Apart from the policy, the authorization system also uses an ontology that describes relationships between needed concepts (see, Fig. 5). This ontology is based on the HL7 Privacy and Security Ontology, by using the Object class as an equivalent of the XACML resource.

Fig. 5
figure 6

Ontology enriching the XACML policy

Acting on the request, the XACML engine asks the SemanticPIP for the resource-class-id attribute value.
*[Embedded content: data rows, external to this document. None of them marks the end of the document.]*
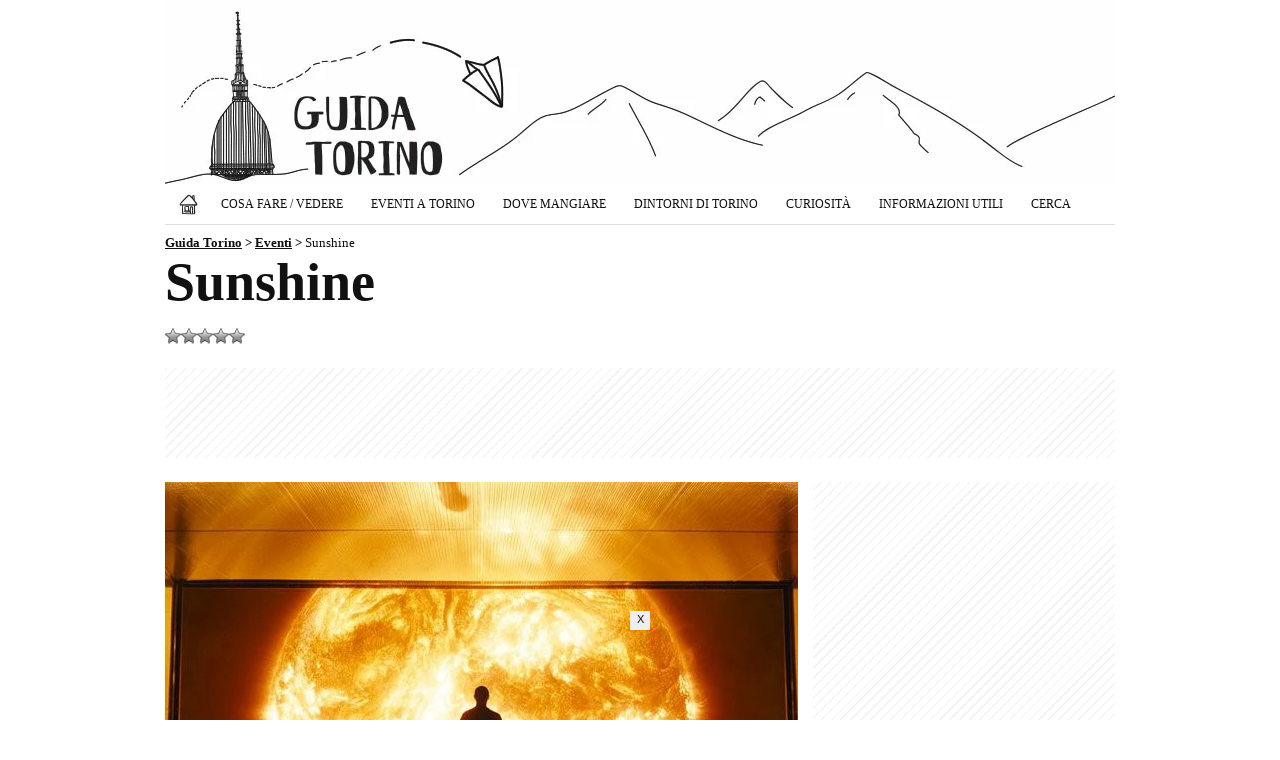

--- FILE ---
content_type: text/html; charset=utf-8
request_url: https://www.google.com/recaptcha/api2/aframe
body_size: 267
content:
<!DOCTYPE HTML><html><head><meta http-equiv="content-type" content="text/html; charset=UTF-8"></head><body><script nonce="wl9K2nlxBIpuGqto78bLMQ">/** Anti-fraud and anti-abuse applications only. See google.com/recaptcha */ try{var clients={'sodar':'https://pagead2.googlesyndication.com/pagead/sodar?'};window.addEventListener("message",function(a){try{if(a.source===window.parent){var b=JSON.parse(a.data);var c=clients[b['id']];if(c){var d=document.createElement('img');d.src=c+b['params']+'&rc='+(localStorage.getItem("rc::a")?sessionStorage.getItem("rc::b"):"");window.document.body.appendChild(d);sessionStorage.setItem("rc::e",parseInt(sessionStorage.getItem("rc::e")||0)+1);localStorage.setItem("rc::h",'1769755916579');}}}catch(b){}});window.parent.postMessage("_grecaptcha_ready", "*");}catch(b){}</script></body></html>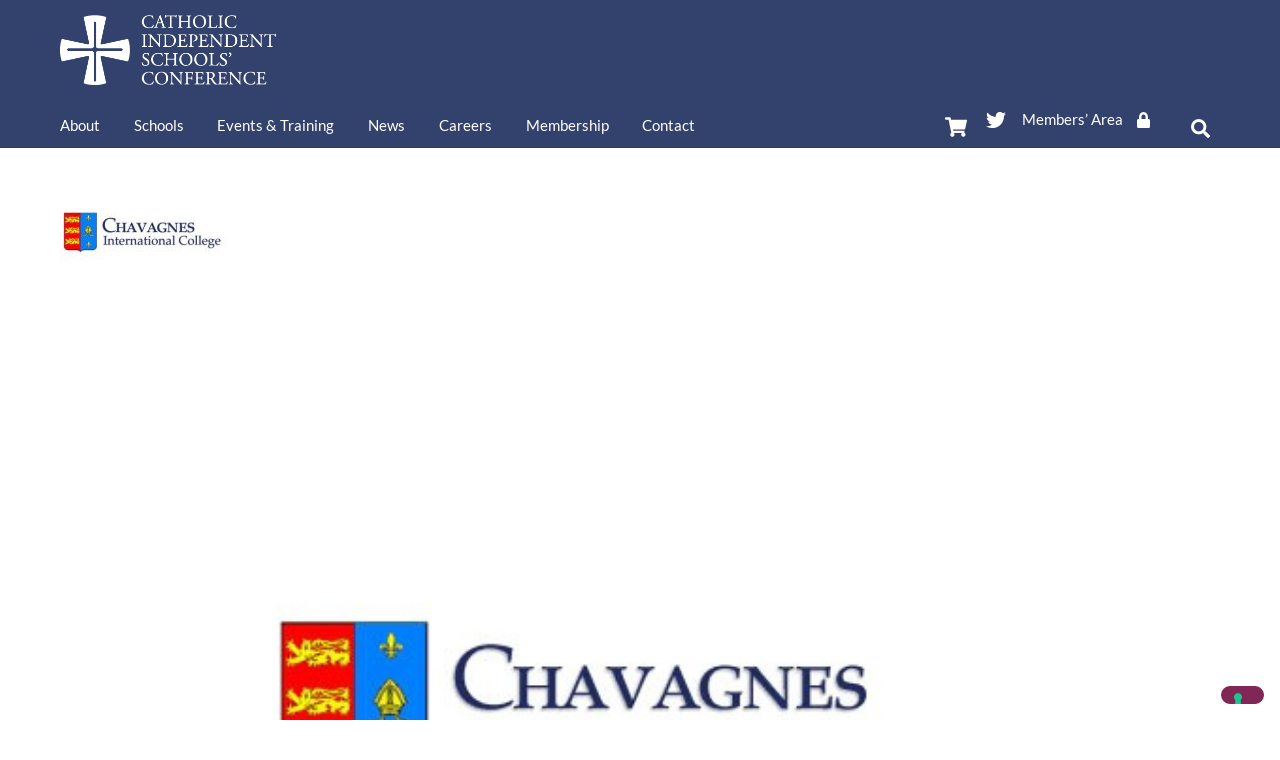

--- FILE ---
content_type: text/plain
request_url: https://www.google-analytics.com/j/collect?v=1&_v=j102&a=1374590528&t=pageview&_s=1&dl=https%3A%2F%2Fwww.catholicindependentschools.com%2Fplaces%2Ffrance%2Fpays-de-la-loire%2Fchavagnes-en-paillers%2Fboys-only%2Fchavagnes-international-college%2F&ul=en-us%40posix&dt=Chavagnes%20International%20College%20-%20CISC%20-%20Catholic%20Independent%20Schools%27%20Conference&sr=1280x720&vp=1280x720&_u=IEBAAEABAAAAACAAI~&jid=358882679&gjid=1941112942&cid=179640356.1768895403&tid=UA-4500835-50&_gid=2066689908.1768895403&_r=1&_slc=1&z=581569992
body_size: -456
content:
2,cG-WP3PCZF9XS

--- FILE ---
content_type: application/javascript; charset=utf-8
request_url: https://cs.iubenda.com/cookie-solution/confs/js/34615229.js
body_size: -240
content:
_iub.csRC = { consApiKey: 'oSXnRkTk7ppmocL49MpxCeuPY8yw0Awy', showBranding: false, publicId: 'b220d57e-6db6-11ee-8bfc-5ad8d8c564c0', floatingGroup: false };
_iub.csEnabled = true;
_iub.csPurposes = [1,4,3,2,5];
_iub.cpUpd = 1761813693;
_iub.csT = 2.0;
_iub.googleConsentModeV2 = true;
_iub.totalNumberOfProviders = 8;
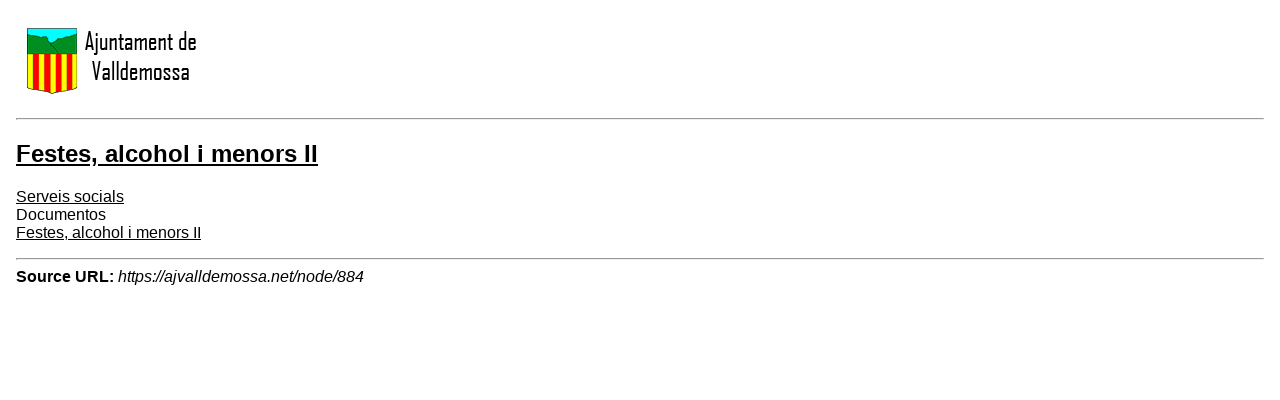

--- FILE ---
content_type: text/html; charset=UTF-8
request_url: https://ajvalldemossa.net/es/node/884/printable/print
body_size: 631
content:
<!DOCTYPE html>
<html lang="es" dir="ltr">
  <head>
    <title>Festes, alcohol i menors II</title>
    <style>
    .node_view ul li{
    display:none;
    }
    </style>
    <link type="text/css" rel="stylesheet" href="https://ajvalldemossa.net/modules/contrib/printable/css/drupal-printable.css" />
                    <script type="text/javascript" src="https://ajvalldemossa.net/modules/contrib/printable/js/script.js"></script>
        </head>
  <body>
  <img class="img-responsive" src="/sites/cilma_valldemossa/files/escut-valldemossa.png" />

<hr/>

  
<article data-history-node-id="884" lang="ca" class="node node--type-file-or-document node--view-mode-printable">

  
      <h2>
      <a href="/ca/arxius-i-documents/serveis-socials/festes-alcohol-i-menors-ii" rel="bookmark"><span class="field field--name-title field--type-string field--label-hidden">Festes, alcohol i menors II</span>
</a>
    </h2>
    

  
  <div class="node__content">
    
            <div class="field field--name-field-categories field--type-entity-reference field--label-hidden field__item"><a href="/ca/arxius-i-documents/serveis-socials" hreflang="ca">Serveis socials</a></div>
      
  <div class="field field--name-field-attached-files field--type-file field--label-above">
    <div class="field__label">Documentos</div>
          <div class="field__items">
              <div class="field__item">
<span class="file file--mime-application-pdf file--application-pdf"> <a href="/sites/cilma_valldemossa/files/files_cilma/238313.pdf" type="application/pdf" title="238313.pdf">Festes, alcohol i menors II</a></span>
</div>
              </div>
      </div>
<div class="node_view"><ul class="pre_links"><li class="print"><a href="/es/node/884/printable/print" target="_blank">Imprimir</a></li></ul></div>
  </div>

</article>

  <hr/>
<strong>Source URL:</strong> <i>https://ajvalldemossa.net/node/884</i>

  </body>
</html>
The SemanticPIP uses the semantic reasoner to infer that the BloodPressure class is a subclass of the ExternalClinicalInformation (from the HL7 Security and Privacy ontology). This information is added to the request context and used by the XACML engine to permit the request.

Listing 1
figure a

SPARQL query

Observe that, in this scenario, the system accessing the data needs not specify that it requests an ExternalClinicalInformation resource – it is not required to know the exact model of the domain on the provider’s side. As a matter of fact, using some ontology matching algorithms it would even be possible for the requestor and the owner to communicate using slightly different vocabularies, thus greatly simplifying the interoperation between heterogeneous systems. Moreover, in this example, we have demonstrated the ability to import existing ontologies, namely the RoleOntology and the ObjectOntology, parts of the HL7 Security and Privacy ontology, that already provide concepts describing the domain.

Conclusions and future work

The aim of this paper was to further discuss issues involved in instantiating rule-based resource access policies in the IoT ecosystem. The proposed Semantic Policy Information Point (SemanticPIP) has been implemented and is being thoroughly tested. There are two scenarios where it is going to be applied. First, a non-IoT one, originating from the Agents in Grid project (see, [20, 21]). The IoT application, on the other hand, will be focused on users that attend nutritional outpatient care centers. Here a body sensor network will be combined with measurements taking place in the medical facility, leading to a situation where complex data access patterns materialize. This will be realized within the scope of the Inter-IoT EU project. Finally, the SemanticPIP development plans include also support for the additional XACML profiles, namely the Role Based Access Control Profile ([8]) and the Hierarchical Resource Profile ([9]).